In order to eliminate the astigmatic difference, correction using a prism or a cylinder lens is conceivable. However, this not only increases the cost of the apparatus but also makes adjustment difficult, which is not practical.

Accordingly, it is an object of the present invention to provide a reflecting mirror fixing structure and a reflecting mirror optical system capable of sufficiently reducing the astigmatic difference caused by the reflecting mirror.

[0008]

In order to solve the above-mentioned problems, the scanning type drawing apparatus according to the present invention employs the following configuration.

That is, the reflecting mirror fixing structure according to the first aspect holds a reflecting mirror for reflecting a laser beam, a mirror holding portion having a plurality of mounting seats, and the mirror holding portion holds the reflecting mirror. In such a state, the mirror holding portion is engaged with an optional one of the mounting seats so as to dispose the mirror holding portion at a plurality of rotation positions in the mirror plane of the reflection mirror, and the leg portion supports and fixes the mirror holding portion. And characterized in that:

[0010] With this configuration, the reflecting mirror can be arranged at a desired rotational position in the plane of the reflecting mirror by the mounting means of the mirror holding portion. When the laser light incident on the mirror surface is reflected by the mirror surface, the astigmatic difference generated in the reflected light can be suppressed to a small value.

A second aspect of the present invention is a reflective mirror fixing structure according to the first aspect, further comprising a mounting portion fixed to the leg portion and capable of engaging with any of the mounting seats.
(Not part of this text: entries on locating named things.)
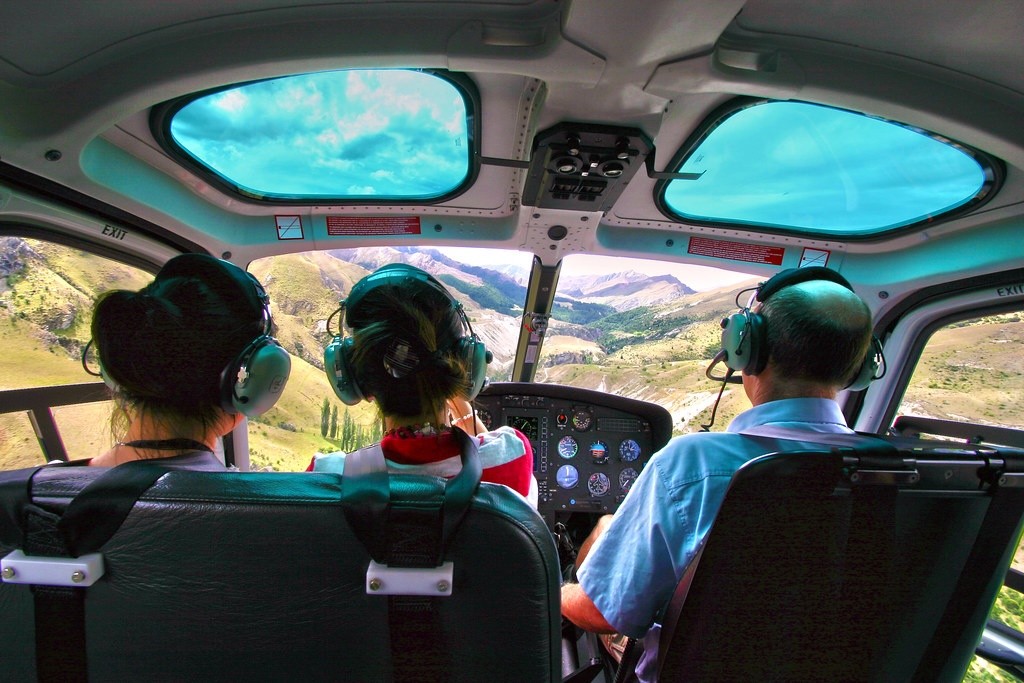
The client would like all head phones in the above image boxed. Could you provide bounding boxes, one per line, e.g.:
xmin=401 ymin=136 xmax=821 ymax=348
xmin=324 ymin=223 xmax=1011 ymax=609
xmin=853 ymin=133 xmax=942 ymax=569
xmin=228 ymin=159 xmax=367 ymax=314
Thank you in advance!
xmin=324 ymin=268 xmax=493 ymax=407
xmin=97 ymin=252 xmax=291 ymax=418
xmin=722 ymin=266 xmax=886 ymax=391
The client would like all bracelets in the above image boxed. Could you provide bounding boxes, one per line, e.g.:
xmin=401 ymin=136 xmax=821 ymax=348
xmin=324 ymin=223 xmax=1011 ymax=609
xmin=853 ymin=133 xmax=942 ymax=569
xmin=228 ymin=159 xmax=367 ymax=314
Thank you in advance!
xmin=450 ymin=409 xmax=478 ymax=425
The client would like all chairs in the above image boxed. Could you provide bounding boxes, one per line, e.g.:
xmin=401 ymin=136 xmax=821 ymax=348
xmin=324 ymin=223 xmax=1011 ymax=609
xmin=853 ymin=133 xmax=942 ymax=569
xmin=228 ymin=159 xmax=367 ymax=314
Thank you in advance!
xmin=633 ymin=449 xmax=1024 ymax=683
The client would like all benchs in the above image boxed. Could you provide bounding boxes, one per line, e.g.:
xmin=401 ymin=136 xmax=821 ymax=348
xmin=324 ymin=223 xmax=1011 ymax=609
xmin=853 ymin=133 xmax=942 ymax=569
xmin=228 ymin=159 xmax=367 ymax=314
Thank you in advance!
xmin=0 ymin=468 xmax=562 ymax=683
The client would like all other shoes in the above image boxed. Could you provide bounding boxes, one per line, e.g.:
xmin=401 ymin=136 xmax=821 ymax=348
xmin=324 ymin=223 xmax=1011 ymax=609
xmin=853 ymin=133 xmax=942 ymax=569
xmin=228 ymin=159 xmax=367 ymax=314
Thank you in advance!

It was done.

According to a third aspect of the present invention, in the reflecting mirror fixing structure according to the first or second aspect, when the mirror holding unit is rotated by 90 degrees in the plane of the reflecting mirror, the phase is changed before and after the rotation. This is specified by disposing the pair of mounting seats at corresponding positions. Note that a plurality of mounting seats may be provided on the mirror holding unit at positions other than the above-described 90 degrees.

According to a fourth aspect of the present invention, there is provided the reflecting mirror fixing structure according to any one of the first to third aspects, wherein the reflected light of the laser beam incident on the reflecting mirror at a predetermined angle is formed in the mounting seat of the mirror holding portion. This is specified by selecting the one that minimizes the astigmatism difference and fixing the selected mounting seat to the leg.

According to a fifth aspect of the present invention, in the reflecting mirror optical system, the plurality of the reflecting mirrors are arranged such that the astigmatic difference caused by the reflecting mirrors cancels each other. It is characterized by being fixed by a mirror fixing structure.

[0015]

DETAILED DESCRIPTION OF THE PREFERRED EMBODIMENTS An embodiment of the present invention will be described below with reference to the drawings. <Scanning Optical System of Exposure Apparatus> The scanning optical system of the exposure apparatus using the reflection mirror fixing structure of the present embodiment will be described below with reference to FIG.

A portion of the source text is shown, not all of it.